Peridynamic fracture analysis of film–substrate systems

Abstract

When subjected to mechanical, thermal, or other loads, film–substrate systems may undergo complex cracking behaviors, which encompass film and substrate cracking, interfacial debonding, and their combinations, exhibiting rich fracture patterns, such as three-dimensional helical cracks. Identifying the mechanisms underlying these fracture phenomena may lead to more advanced strategies for technologically significant applications. In this paper, we develop an interfacial cohesive peridynamic method for fracture analysis of multiple-phase materials. Particularly, we focus on the modeling of coupled film cracking and interfacial debonding in film–substrate systems.
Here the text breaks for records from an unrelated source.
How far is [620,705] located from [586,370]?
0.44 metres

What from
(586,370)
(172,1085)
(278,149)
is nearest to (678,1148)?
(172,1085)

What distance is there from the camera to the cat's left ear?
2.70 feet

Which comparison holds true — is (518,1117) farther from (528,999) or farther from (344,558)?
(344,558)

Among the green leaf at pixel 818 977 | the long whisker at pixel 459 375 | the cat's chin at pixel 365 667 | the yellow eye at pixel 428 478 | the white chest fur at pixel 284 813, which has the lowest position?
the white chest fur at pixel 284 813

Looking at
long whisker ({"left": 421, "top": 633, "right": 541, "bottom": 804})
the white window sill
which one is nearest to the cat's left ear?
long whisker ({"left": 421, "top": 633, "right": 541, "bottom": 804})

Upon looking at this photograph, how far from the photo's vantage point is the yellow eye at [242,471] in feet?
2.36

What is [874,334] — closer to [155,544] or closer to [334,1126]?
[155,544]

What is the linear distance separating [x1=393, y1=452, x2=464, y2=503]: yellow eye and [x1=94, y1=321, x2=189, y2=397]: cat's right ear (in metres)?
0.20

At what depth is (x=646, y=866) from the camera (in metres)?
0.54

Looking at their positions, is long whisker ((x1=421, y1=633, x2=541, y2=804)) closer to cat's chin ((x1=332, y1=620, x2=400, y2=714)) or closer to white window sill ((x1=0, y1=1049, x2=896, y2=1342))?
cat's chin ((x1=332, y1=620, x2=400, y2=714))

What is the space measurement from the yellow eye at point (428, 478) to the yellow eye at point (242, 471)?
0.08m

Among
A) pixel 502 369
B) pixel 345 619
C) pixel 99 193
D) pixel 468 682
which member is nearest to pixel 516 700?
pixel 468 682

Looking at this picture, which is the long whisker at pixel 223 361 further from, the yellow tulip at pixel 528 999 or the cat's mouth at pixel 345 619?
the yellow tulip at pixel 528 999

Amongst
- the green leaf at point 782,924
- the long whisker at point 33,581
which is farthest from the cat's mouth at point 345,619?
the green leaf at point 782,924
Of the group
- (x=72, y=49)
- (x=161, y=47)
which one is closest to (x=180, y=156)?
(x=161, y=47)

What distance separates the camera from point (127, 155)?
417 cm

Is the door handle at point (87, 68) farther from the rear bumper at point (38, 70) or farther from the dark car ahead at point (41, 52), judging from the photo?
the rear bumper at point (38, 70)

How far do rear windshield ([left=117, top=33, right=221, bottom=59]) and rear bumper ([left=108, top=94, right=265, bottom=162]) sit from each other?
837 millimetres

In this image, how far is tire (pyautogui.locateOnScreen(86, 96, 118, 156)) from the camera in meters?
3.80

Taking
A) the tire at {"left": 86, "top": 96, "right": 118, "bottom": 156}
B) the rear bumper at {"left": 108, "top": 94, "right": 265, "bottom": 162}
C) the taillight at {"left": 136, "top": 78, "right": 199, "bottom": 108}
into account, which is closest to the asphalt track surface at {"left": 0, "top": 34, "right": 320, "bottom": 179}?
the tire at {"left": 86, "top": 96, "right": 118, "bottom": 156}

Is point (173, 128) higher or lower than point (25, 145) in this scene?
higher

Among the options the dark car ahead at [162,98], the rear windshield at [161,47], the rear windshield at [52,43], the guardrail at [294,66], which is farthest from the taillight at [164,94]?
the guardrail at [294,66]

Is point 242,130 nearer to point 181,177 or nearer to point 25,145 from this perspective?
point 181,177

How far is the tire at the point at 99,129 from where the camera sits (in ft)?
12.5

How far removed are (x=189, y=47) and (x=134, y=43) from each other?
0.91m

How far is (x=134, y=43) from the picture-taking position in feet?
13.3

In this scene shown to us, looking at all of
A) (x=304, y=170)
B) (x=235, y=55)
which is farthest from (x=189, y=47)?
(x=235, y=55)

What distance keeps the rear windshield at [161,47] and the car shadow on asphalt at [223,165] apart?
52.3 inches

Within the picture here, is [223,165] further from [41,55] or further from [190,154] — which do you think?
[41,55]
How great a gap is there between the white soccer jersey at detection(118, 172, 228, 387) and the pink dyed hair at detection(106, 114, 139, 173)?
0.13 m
By introducing cohesive interfacial bonds to describe the mechanical properties of the interfaces and adopting a displacement-based cohesive failure criterion, the model is able to predict the critical condition and path of interfacial crack propagation. The robustness of the interfacial cohesive peridynamic method is validated through a series of representative examples. We also demonstrate its efficacy in simulating three-dimensional cracks and identify the essential role of the interfacial energy release rate in controlling the cracking mode transition from a restricted pattern to a helical pattern. The numerical predictions of cracking paths and stress distributions agree well with the previous experimental results. This study provides a valuable tool for analyzing different cracking patterns in film–substrate systems and composite materials.